Profits soar, hiring doesn’t
’It was the best of times; it was the worst of times,” wrote Charles Dickens to begin “A Tale of Two Cities.” That line fairly captures the broader economic landscape as we near the finish of 2010. Let’s look at the numbers.
For the corporations that make up the Standard and Poor’s 500 index, 2010 will be outstanding indeed. On a collective per-share earnings basis, profits will come in at about $83.50 per share this year, just shy of the all-time high set in 2006. No question that the financial crisis of 2008 had an impact. Earnings for 2008 came in at $49.51 per share, collapsing 40 percent from the year before. But profits have come back strong since, posting a 15 percent gain in 2009 and a 47 percent projected gain in 2010.
The string of profit increases is stunning. Equally stunning has been the rebound in stock prices. From the 2007 peak to the 2009 bottom, the S&P 500 dropped 880 points; it has regained about 75 percent, an unprecedented comeback rally.
What makes the rebound in corporate profits and stock prices remarkable is the soft macroeconomic backdrop. The financial crisis stalled the nation’s economic engine in 2008 as the gross domestic product (GDP) flatlined that year, followed by a 2.6 percent contraction in 2009. The increase in GDP for 2010 won’t be much to write home about either – slightly north of 2 percent.
The Great Recession of 2008-2009 had a devastating effect on the national employment level. In January 2008 as the recession began, total nonfarm employment was nearly 138 million. In June 2009 when the recession officially ended, the total had shrunk to 130.6 million. At the end of October 2010 the total was 130.4 million. At the beginning of the recession, the employment-to-population ratio was 62.7 percent; at the end, it was 59.4 percent; and today it is 58.3 percent. This is the lowest ratio in 30 years.

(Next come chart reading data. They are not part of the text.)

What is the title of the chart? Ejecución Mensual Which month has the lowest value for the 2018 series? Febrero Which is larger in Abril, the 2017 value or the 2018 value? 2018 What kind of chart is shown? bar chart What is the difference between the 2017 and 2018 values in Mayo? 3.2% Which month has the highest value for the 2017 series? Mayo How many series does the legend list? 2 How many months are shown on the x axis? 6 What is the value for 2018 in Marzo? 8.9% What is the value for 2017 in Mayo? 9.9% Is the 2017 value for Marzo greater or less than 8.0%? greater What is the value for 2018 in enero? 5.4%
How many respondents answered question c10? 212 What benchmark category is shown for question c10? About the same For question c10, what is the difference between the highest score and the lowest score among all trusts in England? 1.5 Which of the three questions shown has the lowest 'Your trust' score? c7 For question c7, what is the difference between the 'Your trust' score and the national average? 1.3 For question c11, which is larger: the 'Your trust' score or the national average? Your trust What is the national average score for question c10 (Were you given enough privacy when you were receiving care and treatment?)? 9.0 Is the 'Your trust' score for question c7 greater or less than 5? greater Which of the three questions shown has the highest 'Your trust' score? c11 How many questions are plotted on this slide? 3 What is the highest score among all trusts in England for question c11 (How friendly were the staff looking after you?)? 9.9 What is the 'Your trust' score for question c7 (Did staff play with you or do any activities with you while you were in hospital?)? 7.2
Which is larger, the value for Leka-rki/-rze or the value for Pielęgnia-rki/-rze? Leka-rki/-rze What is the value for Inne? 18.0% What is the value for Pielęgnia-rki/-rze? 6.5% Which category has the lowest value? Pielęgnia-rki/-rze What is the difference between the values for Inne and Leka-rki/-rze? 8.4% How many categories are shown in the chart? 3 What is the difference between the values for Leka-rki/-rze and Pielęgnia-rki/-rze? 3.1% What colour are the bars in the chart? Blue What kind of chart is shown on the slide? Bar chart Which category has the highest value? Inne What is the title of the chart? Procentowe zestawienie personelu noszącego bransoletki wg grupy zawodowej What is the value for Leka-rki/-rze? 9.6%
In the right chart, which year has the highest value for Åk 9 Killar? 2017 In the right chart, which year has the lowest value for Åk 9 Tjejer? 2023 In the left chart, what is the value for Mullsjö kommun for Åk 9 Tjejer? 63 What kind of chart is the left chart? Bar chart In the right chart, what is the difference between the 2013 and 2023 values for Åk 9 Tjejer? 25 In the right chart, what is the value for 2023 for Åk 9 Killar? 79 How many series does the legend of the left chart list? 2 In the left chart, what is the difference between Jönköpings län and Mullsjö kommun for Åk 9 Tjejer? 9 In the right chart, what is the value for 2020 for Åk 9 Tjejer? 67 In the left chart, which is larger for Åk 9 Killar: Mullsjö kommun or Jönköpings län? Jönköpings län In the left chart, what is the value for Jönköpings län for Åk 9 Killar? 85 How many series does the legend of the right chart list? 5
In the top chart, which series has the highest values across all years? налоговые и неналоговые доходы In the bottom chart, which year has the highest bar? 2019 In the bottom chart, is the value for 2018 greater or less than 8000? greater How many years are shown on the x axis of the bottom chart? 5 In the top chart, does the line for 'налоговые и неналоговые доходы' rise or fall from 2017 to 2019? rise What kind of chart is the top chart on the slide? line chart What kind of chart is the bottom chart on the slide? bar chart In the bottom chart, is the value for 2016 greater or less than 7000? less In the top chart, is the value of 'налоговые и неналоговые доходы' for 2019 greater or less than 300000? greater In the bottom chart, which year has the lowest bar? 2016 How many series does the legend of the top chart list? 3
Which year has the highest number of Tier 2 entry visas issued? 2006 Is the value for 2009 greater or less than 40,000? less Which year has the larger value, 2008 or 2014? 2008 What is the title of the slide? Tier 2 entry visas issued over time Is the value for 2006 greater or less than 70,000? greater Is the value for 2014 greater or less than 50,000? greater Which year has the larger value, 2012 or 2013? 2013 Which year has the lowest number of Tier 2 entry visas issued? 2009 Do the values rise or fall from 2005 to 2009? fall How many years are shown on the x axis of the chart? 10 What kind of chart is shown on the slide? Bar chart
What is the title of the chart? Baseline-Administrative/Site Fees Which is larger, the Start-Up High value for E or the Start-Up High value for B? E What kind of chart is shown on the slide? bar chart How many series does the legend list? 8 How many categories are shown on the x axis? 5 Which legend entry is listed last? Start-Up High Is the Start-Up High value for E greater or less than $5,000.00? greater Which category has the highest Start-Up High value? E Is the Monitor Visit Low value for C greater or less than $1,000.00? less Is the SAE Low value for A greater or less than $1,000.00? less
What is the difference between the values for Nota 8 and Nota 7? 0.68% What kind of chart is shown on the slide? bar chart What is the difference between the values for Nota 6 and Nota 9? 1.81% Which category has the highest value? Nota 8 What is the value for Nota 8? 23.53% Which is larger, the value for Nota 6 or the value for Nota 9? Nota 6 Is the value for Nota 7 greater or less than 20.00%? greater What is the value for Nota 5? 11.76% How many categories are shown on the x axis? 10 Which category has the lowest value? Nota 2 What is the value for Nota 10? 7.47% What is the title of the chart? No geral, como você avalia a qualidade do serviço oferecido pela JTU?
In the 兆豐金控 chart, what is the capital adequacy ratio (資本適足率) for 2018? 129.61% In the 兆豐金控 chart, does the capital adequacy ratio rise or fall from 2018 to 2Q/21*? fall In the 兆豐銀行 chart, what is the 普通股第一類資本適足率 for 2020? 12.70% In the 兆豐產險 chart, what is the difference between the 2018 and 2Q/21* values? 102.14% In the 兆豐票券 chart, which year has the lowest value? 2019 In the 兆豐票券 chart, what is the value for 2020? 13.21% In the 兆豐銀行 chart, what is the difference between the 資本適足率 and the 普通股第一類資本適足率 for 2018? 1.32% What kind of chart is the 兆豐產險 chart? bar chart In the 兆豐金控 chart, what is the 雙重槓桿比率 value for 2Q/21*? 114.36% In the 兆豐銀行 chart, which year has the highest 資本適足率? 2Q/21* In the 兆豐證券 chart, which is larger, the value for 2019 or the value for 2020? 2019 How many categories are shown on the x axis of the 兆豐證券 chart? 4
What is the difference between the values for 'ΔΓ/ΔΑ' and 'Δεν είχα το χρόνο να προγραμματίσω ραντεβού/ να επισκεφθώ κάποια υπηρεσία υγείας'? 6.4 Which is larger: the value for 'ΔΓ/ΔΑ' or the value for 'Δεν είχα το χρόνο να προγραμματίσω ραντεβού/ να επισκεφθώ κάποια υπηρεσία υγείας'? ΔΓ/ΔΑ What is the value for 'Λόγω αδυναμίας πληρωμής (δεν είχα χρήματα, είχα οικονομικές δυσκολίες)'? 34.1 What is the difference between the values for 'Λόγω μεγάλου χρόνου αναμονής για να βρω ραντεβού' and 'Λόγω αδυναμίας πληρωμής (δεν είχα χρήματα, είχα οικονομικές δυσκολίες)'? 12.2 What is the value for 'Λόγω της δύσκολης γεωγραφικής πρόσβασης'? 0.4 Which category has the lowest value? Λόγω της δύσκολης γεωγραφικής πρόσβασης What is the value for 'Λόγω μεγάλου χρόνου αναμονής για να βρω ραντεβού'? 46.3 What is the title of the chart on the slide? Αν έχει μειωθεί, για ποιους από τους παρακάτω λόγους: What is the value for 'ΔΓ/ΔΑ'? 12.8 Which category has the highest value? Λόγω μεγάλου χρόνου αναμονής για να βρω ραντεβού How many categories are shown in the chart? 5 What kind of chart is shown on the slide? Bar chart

The recovery and today’s corporate profits have come at the cost of jobs. Incredible productivity gains have resulted in lower unit labor costs, which has been the main driver for much of the domestic profit gains. In the third quarter of 2010, S&P 500 companies outside the financial sector had an 11 percent average profit margin, the best since 2005. As a percentage of GDP, corporate profits are about 12 percent, near their post-World War II peak of 13 percent.
Executives have been able to boost earnings through cost cutting, while posting slower – or even shrinking – revenue growth amid less consumer demand.
So 2010 is shaping up as an excellent year for U.S. corporations, but it does not set up the same for the folks who lost jobs in the wake of the financial crisis. The iconic story “A Christmas Carol” comes to mind. In it, Dickens offers a tale of hardship, redemption and hope. Not a bad theme for next year, with the hope that profits will soon lead to jobs.